= Consigne 1 =
Renvoyez telles quelles les lignes fournies, depuis celle qui contient « From the photographer's » jusqu'à la dernière de ces lignes, bornes comprises.

= Extrait du document =
+++

Elément d’un biotope, l’arbre ne doit toutefois pas être envisagé d’un point de vue unique. «L’arbre seul est triste, malheureux, stressé, constate la paysagiste concepteur. Il a besoin d’un environnement végétal avec lequel interagir, d’un sol qui lui permet de trouver des nutriments, d’absorber l’eau... Pour moi, aujourd’hui, un arbre en ville doit être abordé comme un îlot, au sein duquel il partagerait l’espace avec d’autres espèces.» L’idée: implanter de tels îlots en ville chaque fois que cela est possible, afin de permettre à l’arbre de mieux se développer, de mieux vivre, bref de mieux s’épanouir. La contrainte urbaine peut même y aider: «On a une chance formidable en ville: la diversité des constructions, des orientations, des altitudes, permet d’envisager de multiples combinaisons. Demain, par exemple, un jardin orienté au nord aura sans doute plus de chances de s’épanouir qu’un jardin orienté au sud, qui souffrira plus facilement de sécheresse. A nous d’adapter nos pratiques.»

+++

= Lignes fournies =

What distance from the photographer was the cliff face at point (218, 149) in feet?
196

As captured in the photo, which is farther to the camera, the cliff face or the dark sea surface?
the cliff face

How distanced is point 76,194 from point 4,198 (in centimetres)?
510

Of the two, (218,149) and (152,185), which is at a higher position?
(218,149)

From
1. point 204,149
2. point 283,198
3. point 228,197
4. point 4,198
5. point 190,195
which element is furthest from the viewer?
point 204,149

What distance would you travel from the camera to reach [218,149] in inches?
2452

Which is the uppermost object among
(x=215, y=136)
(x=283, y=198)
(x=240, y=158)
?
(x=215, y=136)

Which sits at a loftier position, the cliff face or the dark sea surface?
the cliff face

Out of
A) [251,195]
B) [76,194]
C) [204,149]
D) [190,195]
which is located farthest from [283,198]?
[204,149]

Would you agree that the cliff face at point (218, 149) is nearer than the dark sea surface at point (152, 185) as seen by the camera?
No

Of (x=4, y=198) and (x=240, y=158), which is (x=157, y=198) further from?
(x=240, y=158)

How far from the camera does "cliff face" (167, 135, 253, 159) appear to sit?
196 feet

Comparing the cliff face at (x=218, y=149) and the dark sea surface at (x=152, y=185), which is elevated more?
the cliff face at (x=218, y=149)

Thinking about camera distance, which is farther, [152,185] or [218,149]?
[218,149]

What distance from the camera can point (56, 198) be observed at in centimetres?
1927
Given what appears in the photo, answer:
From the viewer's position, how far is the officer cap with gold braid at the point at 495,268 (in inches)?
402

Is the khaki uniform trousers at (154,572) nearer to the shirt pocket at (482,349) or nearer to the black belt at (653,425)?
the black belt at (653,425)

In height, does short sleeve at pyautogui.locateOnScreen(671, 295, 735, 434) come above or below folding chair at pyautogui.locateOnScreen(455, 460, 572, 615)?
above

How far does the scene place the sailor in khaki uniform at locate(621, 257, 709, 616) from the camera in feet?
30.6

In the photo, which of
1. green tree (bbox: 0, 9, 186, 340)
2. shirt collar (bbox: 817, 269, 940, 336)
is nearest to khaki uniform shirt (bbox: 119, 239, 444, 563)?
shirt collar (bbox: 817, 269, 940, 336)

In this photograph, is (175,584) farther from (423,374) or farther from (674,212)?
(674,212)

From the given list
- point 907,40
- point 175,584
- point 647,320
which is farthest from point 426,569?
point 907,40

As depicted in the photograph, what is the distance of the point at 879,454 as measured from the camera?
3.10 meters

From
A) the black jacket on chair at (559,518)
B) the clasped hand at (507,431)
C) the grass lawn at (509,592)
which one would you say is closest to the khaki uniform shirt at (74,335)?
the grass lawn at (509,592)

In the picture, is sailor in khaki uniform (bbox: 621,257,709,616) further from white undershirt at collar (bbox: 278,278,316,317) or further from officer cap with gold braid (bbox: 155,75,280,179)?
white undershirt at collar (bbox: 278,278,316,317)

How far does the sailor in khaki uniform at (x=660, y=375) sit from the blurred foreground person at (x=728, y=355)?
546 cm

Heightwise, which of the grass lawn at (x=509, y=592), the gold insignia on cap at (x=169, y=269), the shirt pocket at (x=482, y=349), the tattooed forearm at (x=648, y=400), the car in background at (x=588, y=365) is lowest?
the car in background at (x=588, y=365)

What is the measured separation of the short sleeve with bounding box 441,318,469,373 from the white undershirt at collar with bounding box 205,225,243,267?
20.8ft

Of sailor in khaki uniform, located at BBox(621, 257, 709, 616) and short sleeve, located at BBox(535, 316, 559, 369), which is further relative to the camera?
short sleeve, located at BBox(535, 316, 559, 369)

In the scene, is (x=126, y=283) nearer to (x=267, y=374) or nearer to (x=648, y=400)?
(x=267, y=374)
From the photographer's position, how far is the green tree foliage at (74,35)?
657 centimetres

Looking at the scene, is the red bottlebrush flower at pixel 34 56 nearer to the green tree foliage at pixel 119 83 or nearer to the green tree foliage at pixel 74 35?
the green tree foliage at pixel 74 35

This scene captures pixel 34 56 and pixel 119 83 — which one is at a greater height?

+++

= Consigne 2 =
Retapez sans aucune modification l'intégralité du texte sur l'arbre en ville.

= Réponse finale 1 =
From the photographer's position, how far is the green tree foliage at (74,35)?
657 centimetres

Looking at the scene, is the red bottlebrush flower at pixel 34 56 nearer to the green tree foliage at pixel 119 83 or nearer to the green tree foliage at pixel 74 35?
the green tree foliage at pixel 74 35

This scene captures pixel 34 56 and pixel 119 83 — which one is at a greater height?

= Réponse finale 2 =
Elément d’un biotope, l’arbre ne doit toutefois pas être envisagé d’un point de vue unique. «L’arbre seul est triste, malheureux, stressé, constate la paysagiste concepteur. Il a besoin d’un environnement végétal avec lequel interagir, d’un sol qui lui permet de trouver des nutriments, d’absorber l’eau... Pour moi, aujourd’hui, un arbre en ville doit être abordé comme un îlot, au sein duquel il partagerait l’espace avec d’autres espèces.» L’idée: implanter de tels îlots en ville chaque fois que cela est possible, afin de permettre à l’arbre de mieux se développer, de mieux vivre, bref de mieux s’épanouir. La contrainte urbaine peut même y aider: «On a une chance formidable en ville: la diversité des constructions, des orientations, des altitudes, permet d’envisager de multiples combinaisons. Demain, par exemple, un jardin orienté au nord aura sans doute plus de chances de s’épanouir qu’un jardin orienté au sud, qui souffrira plus facilement de sécheresse. A nous d’adapter nos pratiques.»